Prompted to LlamaV3 70B
What are the benefits of laser eye removal surgery?
> I think there may be a misunderstanding. There is no such thing as "laser eye removal surgery." However, I assume you meant to ask about the benefits of LASIK (Laser-Assisted In Situ Keratomileusis) eye surgery, which is a type of refractive surgery that reshapes the cornea to improve vision.
a_wild_dandan 2 years ago
Like humans, multi-modal frontier LLMs will ignore "removal" as an impertinent typo, or highlight it. This, like everything else in the comment, is either easily debunked (e.g. try it, read the lit. on LLM extrapolation), or so nebulous and handwavy as to be functionally meaningless. We need an FAQ to redirect "statistical parrot" people to, saving words responding to these worn out LLM misconceptions. Maybe I should make one. :/
- thealig 2 years ago
  
  THe way current empirical models in ML are evaluated and tested ( benchmark datasets) tell you very little to nothing about cognition and intelligence. Mainly because as you hinted , there doesn't seem to be a convincing and watertight benchmark or model of cognition. LLMs or multi-modal LLMs demonstrating impressive performance on a range of tasks is interesting from certain standpoints.
  Human perception of such models is frankly not a reliable measure at all as far as gauging capabilities is concerned.

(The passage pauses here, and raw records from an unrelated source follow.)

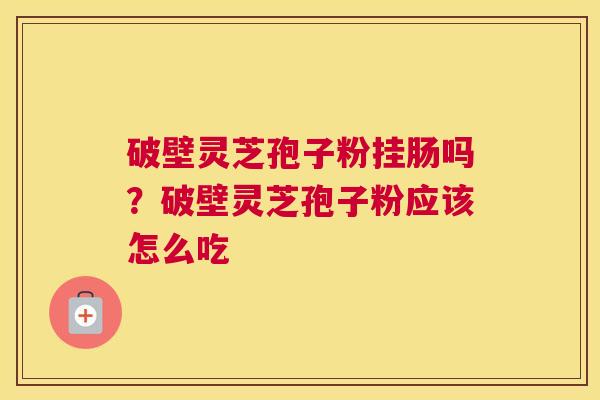 破壁灵芝孢子粉挂肠吗？破壁灵芝孢子粉应该怎么吃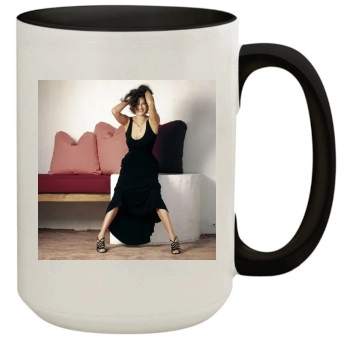 Teri Hatcher 15oz Colored Inner & Handle Mug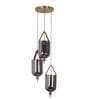 Duo Integrated LED Metal Ceiling Pendant (Brass)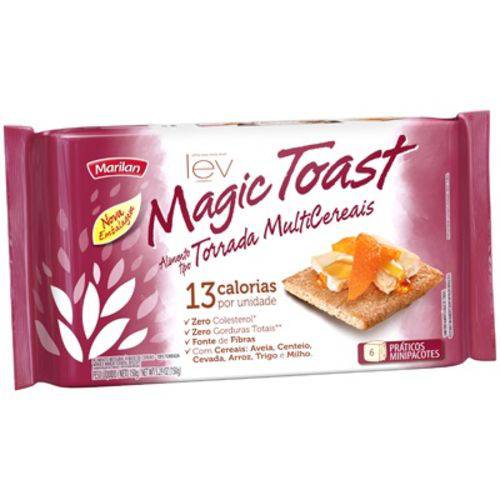 Torrada Marilan Magic Toast Multicereais 150g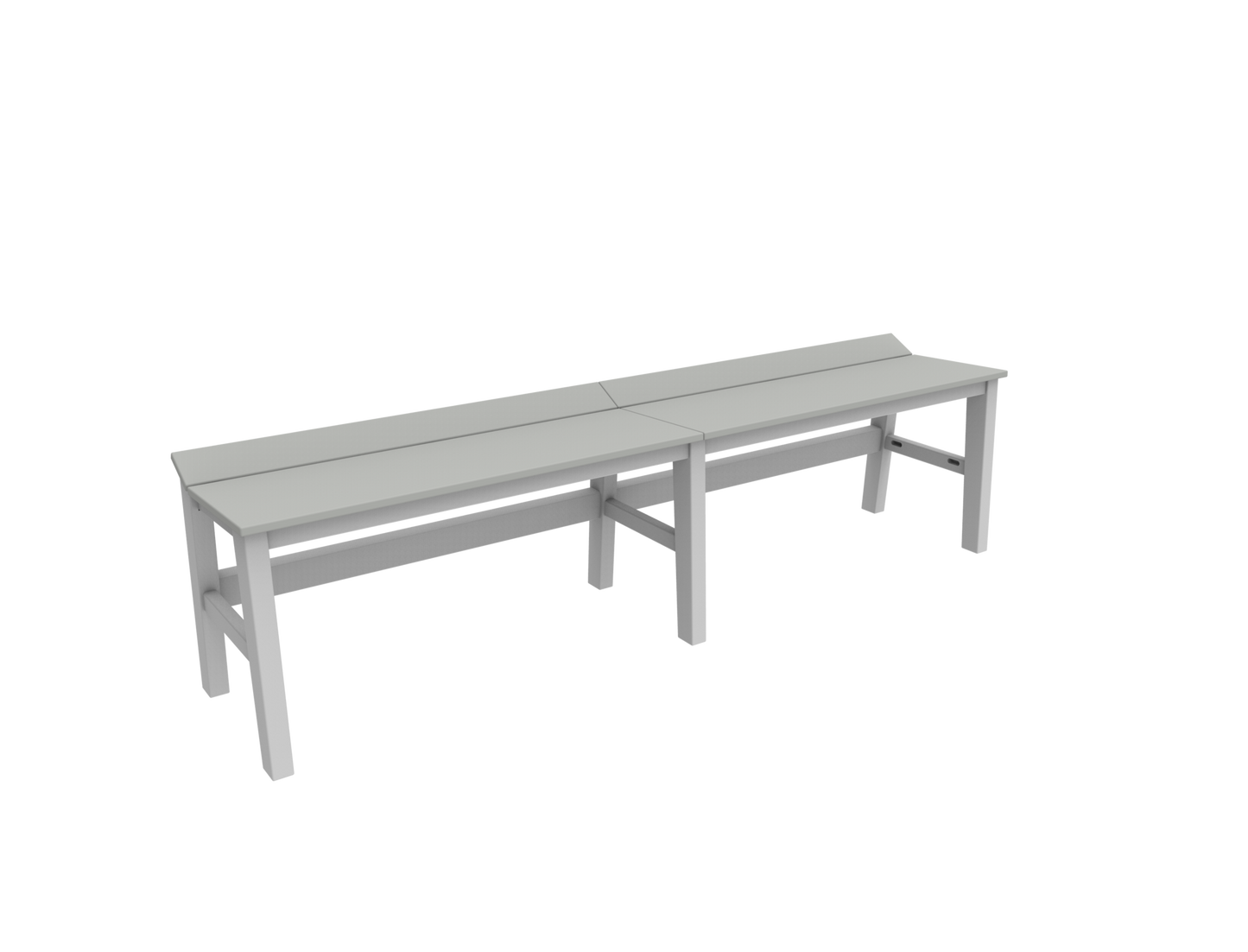 Seaside Casual Poly SYM 6 ft. Dining Bench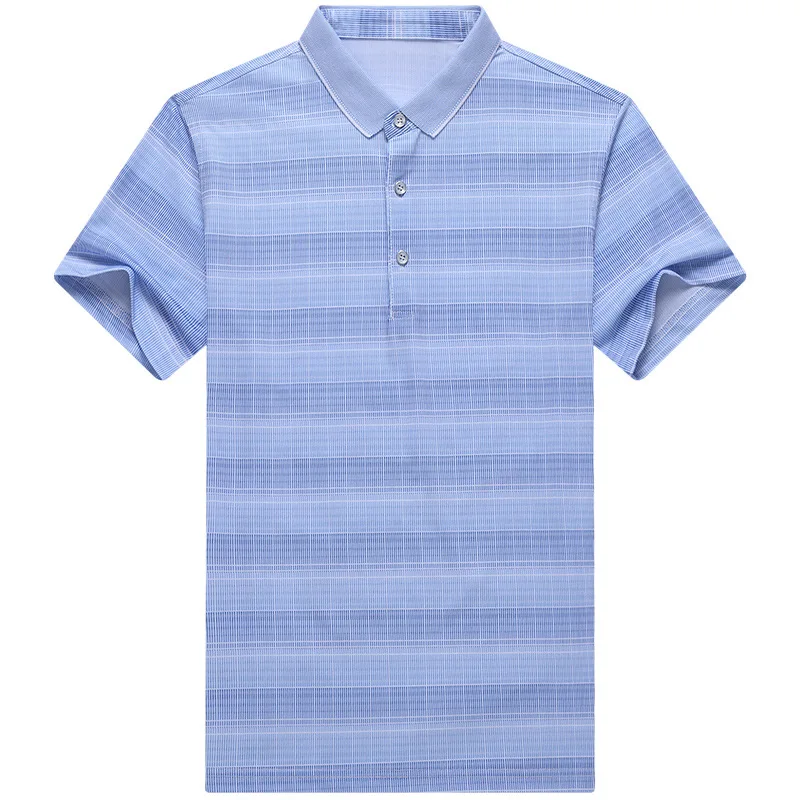 Summer men's clothing, color-stripe striped POLO shirt, business casual POLO shirt, short-sleeved plus size POLO shirt 
Summer men's clothing, color-stripe striped POLO shirt, business casual POLO shirt, short-sleeved plus size POLO shirt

Until there's more progess on the nueroscience/computer science (and an intersection of fields probably) and better understanding of the nature of intelligence, this is likely going to remain an open question.
- Intralexical 2 years ago
  
  I didn't know that metaphysics, consciousness, and the physical complexities of my neurology are considered solved problems, though I suppose anything is as long as you handwave the unsolved parts as "functionally meaningless".

RaftPeople 2 years ago

> Humans know a lot of things that are not revealed by inputs and outputs of written text (or imagery), and GPT-4 doesn't have any indication of this physical, performance-revealed knowledge, so even if we view what GPT-4 talks convincingly about as “knowledge”, trying to compare its knowledge in the domains it operates in with any human’s knowledge which is far more multimodal is... well, there's no good metric for it.

Exactly this.

Anyone that has spent significant time golfing can think of an enormous amount of detail related to the swing and body dynamics and the million different ways the swing can go wrong.

I wonder how big the model would need to be to duplicate an average golfers score if playing X times per year and the ability to adapt to all of the different environmental conditions encountered.